Two more deaths due to bacterial meningitis were reported in Southern California Tuesday, adding concern to a West Hollywood community still reeling from the death of 33-year-old resident Brett Shaad.
Rjay Spoon, a gay Downtown LA resident, died of bacterial meningitis on December 16, and a 30-year-old San Diego State University student who lived in Chula Vista died of the same disease on December 10, according to the AIDS Healthcare Foundation.
At a press conference held by AHF Tuesday, West Hollywood Councilmember John Duran criticized the Los Angeles County Department of Health for a lack of support and for not sharing crucial information regarding other local cases of the disease.
“How many more (cases) are there? And at what point will we get cooperation from the Department of Public Health?” said Duran.
Joining Duran at the conference was Spoon’s partner, Casey Hayden, who also said the county department was difficult to deal with during the time of his partner’s illness.
Duran received the news of Spoon’s death Tuesday from a constituent.
“With our outreach and free vaccinations, we want to promote caution and education, and prevent unnecessary concern or panic in the community,” said Dr. Otto Yang, an infectious diseases physician who is the AIDS Health Foundation (AHF) scientific director.

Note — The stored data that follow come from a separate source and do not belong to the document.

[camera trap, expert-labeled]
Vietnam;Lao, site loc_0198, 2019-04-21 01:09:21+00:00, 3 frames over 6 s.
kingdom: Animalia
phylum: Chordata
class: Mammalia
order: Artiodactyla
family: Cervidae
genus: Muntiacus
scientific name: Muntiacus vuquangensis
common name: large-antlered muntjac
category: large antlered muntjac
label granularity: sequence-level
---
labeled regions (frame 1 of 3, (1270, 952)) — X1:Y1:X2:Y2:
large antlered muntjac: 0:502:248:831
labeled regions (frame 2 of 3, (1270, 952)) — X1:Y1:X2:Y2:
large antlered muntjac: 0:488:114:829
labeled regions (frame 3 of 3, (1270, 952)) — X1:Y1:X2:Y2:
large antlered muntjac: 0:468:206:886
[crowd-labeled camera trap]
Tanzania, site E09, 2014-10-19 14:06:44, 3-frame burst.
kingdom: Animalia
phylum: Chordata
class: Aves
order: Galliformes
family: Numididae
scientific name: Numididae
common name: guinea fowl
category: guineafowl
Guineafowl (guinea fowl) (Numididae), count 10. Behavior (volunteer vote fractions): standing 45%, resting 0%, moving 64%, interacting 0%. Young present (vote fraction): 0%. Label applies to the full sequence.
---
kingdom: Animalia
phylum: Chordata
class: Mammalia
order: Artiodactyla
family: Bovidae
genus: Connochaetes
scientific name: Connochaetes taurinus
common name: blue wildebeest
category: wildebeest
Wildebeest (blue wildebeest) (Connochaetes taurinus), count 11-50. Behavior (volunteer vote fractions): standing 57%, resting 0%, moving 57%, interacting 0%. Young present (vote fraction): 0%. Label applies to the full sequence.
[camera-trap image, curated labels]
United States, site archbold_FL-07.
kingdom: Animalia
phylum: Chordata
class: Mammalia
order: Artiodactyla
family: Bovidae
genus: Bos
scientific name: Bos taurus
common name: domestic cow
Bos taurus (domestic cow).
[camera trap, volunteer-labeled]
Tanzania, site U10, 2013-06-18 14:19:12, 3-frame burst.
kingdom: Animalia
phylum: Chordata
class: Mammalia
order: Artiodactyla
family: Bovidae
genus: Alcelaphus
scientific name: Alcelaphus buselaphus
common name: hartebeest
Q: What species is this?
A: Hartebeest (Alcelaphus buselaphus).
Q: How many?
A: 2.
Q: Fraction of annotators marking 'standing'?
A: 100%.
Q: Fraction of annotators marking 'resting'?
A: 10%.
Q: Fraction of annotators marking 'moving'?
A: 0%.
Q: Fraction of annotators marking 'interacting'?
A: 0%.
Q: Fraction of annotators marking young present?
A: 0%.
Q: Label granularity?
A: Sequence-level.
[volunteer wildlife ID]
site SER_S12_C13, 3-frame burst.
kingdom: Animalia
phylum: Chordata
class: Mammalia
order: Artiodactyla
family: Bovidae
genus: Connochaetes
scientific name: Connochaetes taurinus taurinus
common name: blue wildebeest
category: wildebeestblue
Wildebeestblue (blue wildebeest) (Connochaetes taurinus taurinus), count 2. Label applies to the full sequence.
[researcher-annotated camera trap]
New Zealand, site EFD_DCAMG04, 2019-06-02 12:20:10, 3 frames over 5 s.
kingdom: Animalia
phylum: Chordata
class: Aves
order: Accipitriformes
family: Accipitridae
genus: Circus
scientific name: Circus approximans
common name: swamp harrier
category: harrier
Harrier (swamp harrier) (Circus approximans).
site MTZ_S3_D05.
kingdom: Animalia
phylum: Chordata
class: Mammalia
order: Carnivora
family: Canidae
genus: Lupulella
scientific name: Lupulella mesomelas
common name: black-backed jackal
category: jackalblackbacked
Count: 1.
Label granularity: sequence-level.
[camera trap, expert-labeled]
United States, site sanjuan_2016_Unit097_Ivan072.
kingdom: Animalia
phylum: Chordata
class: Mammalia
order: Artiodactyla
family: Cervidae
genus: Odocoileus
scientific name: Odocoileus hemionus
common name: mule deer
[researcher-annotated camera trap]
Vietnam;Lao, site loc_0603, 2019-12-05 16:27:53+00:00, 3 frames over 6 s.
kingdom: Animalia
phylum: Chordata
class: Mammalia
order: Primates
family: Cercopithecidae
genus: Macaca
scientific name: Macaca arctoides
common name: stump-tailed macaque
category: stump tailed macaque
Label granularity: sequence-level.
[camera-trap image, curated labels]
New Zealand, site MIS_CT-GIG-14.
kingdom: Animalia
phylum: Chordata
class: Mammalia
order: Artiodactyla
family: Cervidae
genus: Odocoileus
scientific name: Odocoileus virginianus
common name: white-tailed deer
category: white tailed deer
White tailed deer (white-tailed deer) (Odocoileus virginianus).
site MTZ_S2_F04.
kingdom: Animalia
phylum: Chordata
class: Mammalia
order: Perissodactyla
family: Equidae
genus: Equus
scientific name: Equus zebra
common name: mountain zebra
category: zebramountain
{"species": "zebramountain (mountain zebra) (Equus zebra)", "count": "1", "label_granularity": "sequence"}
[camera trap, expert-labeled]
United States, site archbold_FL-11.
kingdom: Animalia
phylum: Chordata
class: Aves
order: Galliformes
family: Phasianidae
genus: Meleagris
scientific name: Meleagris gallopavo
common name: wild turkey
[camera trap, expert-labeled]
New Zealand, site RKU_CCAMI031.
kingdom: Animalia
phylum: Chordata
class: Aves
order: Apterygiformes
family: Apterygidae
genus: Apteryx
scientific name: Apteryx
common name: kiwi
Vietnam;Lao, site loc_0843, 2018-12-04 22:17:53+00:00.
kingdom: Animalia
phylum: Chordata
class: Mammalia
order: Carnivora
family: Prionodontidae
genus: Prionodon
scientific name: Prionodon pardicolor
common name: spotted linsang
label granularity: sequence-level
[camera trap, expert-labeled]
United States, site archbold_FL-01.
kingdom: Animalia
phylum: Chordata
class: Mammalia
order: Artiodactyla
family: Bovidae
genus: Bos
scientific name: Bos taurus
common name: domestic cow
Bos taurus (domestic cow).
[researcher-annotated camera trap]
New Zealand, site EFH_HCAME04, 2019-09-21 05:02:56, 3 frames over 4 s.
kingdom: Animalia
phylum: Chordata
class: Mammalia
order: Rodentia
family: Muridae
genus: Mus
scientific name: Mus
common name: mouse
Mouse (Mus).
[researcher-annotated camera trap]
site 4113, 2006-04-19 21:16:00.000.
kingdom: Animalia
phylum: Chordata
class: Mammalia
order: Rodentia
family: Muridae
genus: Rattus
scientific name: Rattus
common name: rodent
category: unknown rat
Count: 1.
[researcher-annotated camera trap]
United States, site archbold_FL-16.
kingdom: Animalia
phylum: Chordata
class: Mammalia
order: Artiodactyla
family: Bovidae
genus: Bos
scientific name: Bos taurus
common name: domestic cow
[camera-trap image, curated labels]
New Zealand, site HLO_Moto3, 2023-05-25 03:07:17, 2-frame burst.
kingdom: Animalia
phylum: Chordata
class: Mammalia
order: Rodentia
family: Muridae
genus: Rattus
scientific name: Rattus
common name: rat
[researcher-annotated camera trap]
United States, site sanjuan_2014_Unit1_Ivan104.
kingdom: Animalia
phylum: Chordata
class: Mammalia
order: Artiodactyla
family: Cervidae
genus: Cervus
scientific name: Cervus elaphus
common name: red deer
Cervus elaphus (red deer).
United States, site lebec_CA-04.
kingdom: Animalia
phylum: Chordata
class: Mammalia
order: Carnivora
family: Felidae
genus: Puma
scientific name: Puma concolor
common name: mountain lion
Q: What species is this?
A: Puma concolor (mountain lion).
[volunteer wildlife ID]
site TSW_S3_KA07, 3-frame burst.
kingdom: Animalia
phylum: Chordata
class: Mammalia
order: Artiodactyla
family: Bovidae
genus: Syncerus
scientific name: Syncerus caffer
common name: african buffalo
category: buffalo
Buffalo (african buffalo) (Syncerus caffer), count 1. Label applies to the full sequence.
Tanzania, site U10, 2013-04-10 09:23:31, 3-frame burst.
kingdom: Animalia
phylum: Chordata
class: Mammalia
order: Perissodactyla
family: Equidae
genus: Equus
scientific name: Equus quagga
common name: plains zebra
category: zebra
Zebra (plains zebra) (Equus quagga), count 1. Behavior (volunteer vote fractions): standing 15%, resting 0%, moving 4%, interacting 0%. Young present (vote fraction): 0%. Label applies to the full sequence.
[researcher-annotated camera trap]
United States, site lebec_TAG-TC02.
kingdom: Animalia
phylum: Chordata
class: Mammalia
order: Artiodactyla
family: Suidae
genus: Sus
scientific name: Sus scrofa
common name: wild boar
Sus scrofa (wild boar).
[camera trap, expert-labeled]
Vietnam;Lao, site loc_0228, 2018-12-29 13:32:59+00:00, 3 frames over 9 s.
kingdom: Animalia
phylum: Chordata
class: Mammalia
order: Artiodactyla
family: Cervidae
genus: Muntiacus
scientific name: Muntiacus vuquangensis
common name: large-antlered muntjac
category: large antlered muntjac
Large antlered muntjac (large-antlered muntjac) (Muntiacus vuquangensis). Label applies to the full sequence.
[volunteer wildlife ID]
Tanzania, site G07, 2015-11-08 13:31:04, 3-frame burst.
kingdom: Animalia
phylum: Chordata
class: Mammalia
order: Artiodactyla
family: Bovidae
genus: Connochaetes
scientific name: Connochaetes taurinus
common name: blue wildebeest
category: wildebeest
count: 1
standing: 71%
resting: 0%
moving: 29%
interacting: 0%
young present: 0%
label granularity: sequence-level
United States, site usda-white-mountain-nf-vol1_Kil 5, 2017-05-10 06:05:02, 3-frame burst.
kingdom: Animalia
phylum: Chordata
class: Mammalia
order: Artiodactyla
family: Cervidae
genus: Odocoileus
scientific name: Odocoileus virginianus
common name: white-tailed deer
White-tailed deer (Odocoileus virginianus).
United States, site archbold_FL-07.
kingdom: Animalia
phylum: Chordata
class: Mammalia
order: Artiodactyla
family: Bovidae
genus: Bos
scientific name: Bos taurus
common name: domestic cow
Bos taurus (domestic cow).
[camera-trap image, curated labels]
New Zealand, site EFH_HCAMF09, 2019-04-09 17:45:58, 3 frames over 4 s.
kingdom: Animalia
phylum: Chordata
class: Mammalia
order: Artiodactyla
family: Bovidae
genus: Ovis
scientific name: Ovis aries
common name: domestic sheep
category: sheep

AHF administered around 1,000 vaccines Monday at its three locations: 8212 Santa Monica Blvd. at Havenhurst in West Hollywood, 6210 W. Sunset Blvd. in Los Angeles and 1300 N. Vermont Ave. in Los Angeles. The foundation will continue to offer up to 10,000 free vaccines.
Despite the considerable publicity generated by the meningitis death of a West Hollywood resident last week, there is no indication that the number of infections is unusual. During a press conference Sunday, Dr. Maxine Liggins, the LA County Health Department area director, said that Los Angeles had about 13 cases of meningitis in 2012, and that the county was currently not having an “outbreak.”
However, according to the AHF, three cases equals an outbreak.
Liggins did not bring up Spoon’s death.
“Now the more info that slowly gets leaked to me, the closer it gets to resembling the condition in NYC,” said Duran. “Now I’m on edge that this is going to play out like New York, where we had seven deaths before everyone got vaccinated.”
Liggins did not say how many of those cases resulted in death, or how many involved gay men. Brett Shaad, the West Hollywood resident who died Saturday, was gay. His death prompted Duran to call a press conference and to raise the specter of a meningitis outbreak in West Hollywood.
Duran has been criticized by Shaad’s brother for violating the family’s privacy. He also has been criticized by some members of the gay community for linking the death to the Palm Springs White Party, a major gay event, and for suggesting that the disease could be transmitted at WeHo gay “orgies” and drug-fueled parties at WeHo gay clubs.
Appearing at the West Hollywood City Council meeting Monday night, Cristin Mondy of the Los Angeles County Department of Public Health said the department will not know until the end of this week whether the strain of meningitis that killed Shaad is related to the outbreak in New York City, which has resulted in 22 known cases and seven deaths among gay men since 2010.
According to the New York Department of Health and Mental Illness, the incidence of bacterial meningitis is .21 per 100,000 people. In a city of 8 million, that is 16.8 infections a year.
Mondy said the county was not recommending vaccination for the general public because of the Shaad death.
“You may hear that in New York they are providing vaccinations, but that’s because they’ve identified it as an outbreak. They have, I believe, 22 cases. So, we’re monitoring right now very closely. Based on what we find, we will make recommendations,” Mondy said.
Mondy emphasized that meningitis is spread through oral secretions, not through sex. She encouraged people to see a doctor if they feel they are at risk.
Persons at the highest risk of infection are those who live close together, such as students in dormitories or military personnel in barracks, and people with weakened immune systems.
“The chance of a large scale outbreak of this disease is relatively small, and getting infected usually requires close personal contact and exposure to body fluids of an infected person,” said Yang, the AHF scientific director.
At the time of his death, Spoon was a leasing broker at an apartment complex in Los Angeles.